# Text shown:
((

By: Ron Hall
The Ohio State University turf team has put together a very nice digital publication, “The Benefits of Turf.” This is something you will want to share with the management of the parks and sports facilities where you work. Athletic directors, coaches and other field users would appreciate it, as well.
Click on “The Benefits of Turf,” and I think you will agree that this is a keeper. It’s free, too.
By the way, I’m looking forward to the Ohio Sports Turf Managers Association Summer Field Day at the University June 8. Check with your state or regional sports turf managers association. Almost every one of them is planning field days this summer. Let us know about yours and we’ll publicize it.
Where’s my statue?
While the following has little to do with sports turf I can’t help but comment anyway. Specifically, I’m wondering if there’s something in the water in the U.S. Southeast, something that compels football programs there to bronze their mightiest weekend heros?
Florida this spring unveiled statues at The Swamp, its football stadium, of its three Heisman Trophy winners — Steve Spurrier, Danny Wuerffel and Tim Tebow.
Not to be outdone, Alabama is giving the same treatment to coach Nick Sabans, apparently to memorialize his one national championship. A bronze statue of Sabans will be placed in the north plaza at Bryant-Denny Stadium along with those of Bear Bryant (winner of six national championships) and other ‘Bama greats.

))

# Action item A:
Reproduce verbatim the passage of the turf column that opens with the words containing "Where’s my statue?" and closes with "and Tim Tebow.".
# Action item B:
Write the next portion of the turf column, picking up right after its final sentence.

# Information:
((

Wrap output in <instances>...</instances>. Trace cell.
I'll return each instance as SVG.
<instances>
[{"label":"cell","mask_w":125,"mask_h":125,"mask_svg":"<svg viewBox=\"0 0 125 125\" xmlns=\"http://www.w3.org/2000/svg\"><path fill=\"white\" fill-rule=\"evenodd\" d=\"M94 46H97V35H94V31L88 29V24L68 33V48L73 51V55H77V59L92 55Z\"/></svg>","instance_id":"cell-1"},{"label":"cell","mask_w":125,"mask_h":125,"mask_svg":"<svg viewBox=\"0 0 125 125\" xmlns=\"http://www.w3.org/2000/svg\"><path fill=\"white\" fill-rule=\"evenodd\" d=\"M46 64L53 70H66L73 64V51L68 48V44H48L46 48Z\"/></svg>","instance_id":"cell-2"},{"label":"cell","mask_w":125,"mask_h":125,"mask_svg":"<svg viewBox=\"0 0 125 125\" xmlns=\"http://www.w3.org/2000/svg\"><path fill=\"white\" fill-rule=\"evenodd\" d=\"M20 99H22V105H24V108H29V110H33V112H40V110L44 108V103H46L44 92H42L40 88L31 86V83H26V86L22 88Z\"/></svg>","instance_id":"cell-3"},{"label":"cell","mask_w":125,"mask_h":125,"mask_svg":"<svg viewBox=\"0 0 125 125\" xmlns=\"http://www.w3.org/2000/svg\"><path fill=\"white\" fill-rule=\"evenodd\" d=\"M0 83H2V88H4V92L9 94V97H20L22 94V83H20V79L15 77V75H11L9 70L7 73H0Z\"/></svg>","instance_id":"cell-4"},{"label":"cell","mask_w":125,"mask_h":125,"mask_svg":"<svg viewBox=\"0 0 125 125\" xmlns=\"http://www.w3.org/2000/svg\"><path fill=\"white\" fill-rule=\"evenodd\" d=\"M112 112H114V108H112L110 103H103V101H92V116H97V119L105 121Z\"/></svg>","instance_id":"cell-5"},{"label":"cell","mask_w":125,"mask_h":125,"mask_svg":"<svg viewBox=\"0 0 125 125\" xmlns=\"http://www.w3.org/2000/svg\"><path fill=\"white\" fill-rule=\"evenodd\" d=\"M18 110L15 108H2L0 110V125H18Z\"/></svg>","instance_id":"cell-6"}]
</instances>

))

# Output A:
Where’s my statue?
While the following has little to do with sports turf I can’t help but comment anyway. Specifically, I’m wondering if there’s something in the water in the U.S. Southeast, something that compels football programs there to bronze their mightiest weekend heros?
Florida this spring unveiled statues at The Swamp, its football stadium, of its three Heisman Trophy winners — Steve Spurrier, Danny Wuerffel and Tim Tebow.

# Output B:
Auburn is similarly immortalizing their Heisman Trophy winners, Bo Jackson, Pat Sullivan and one-and-done quarterback wonder Cam Newton at Hare-Jordan Stadium. Tell me if somehow all of this seems kind of silly, and especially for Newton, who took the money and ran after a single season.
My favorite bronze of a former players is of the late Bob Feller. It stikes a high-kick pose at the East Ninth Street entrance at Cleveland’s Progressive Field. Not only was Feller, who passed earlier this year, the dominant Major League pitcher of his era, he served his country on a ship during WWII and often spoke at veteran’s events.
In fact, the last time I got an opportunity to get his autograph on a baseball (my third) and ask him a few questions was after he spoke at the Veteran’s Home in Sandusky, OH, maybe five years ago.
These t-shirts are hot at Michigan
Meanwhile, students at Michigan and other Big 10 universities are snapping up t-shirts poking fun at Jim Tressel, the football coach at The Ohio State University. Tressel is in hot water with the NCAA because he didn’t report questionable dealings by five of his top players at a tattoo shop last season. Although I’m a huge fan of Ohio State football and I like Tressel, I have to admit I find the shirts pretty clever.
If you got’em, don’t smoke ’em
Cities across the United States and Canada are instituting smoking bans in their parks and near their sports fields. The bans have created some controversy. For the life of me, I don’t know why. Ban the smokes in parks, I say. The same goes for firearms in parks and sports fields.
Is there a reason that spectators have to pack heat to watch their kids play soccer? And if a park area is so dangerous that you have to have a sidearm, should you be there anyway?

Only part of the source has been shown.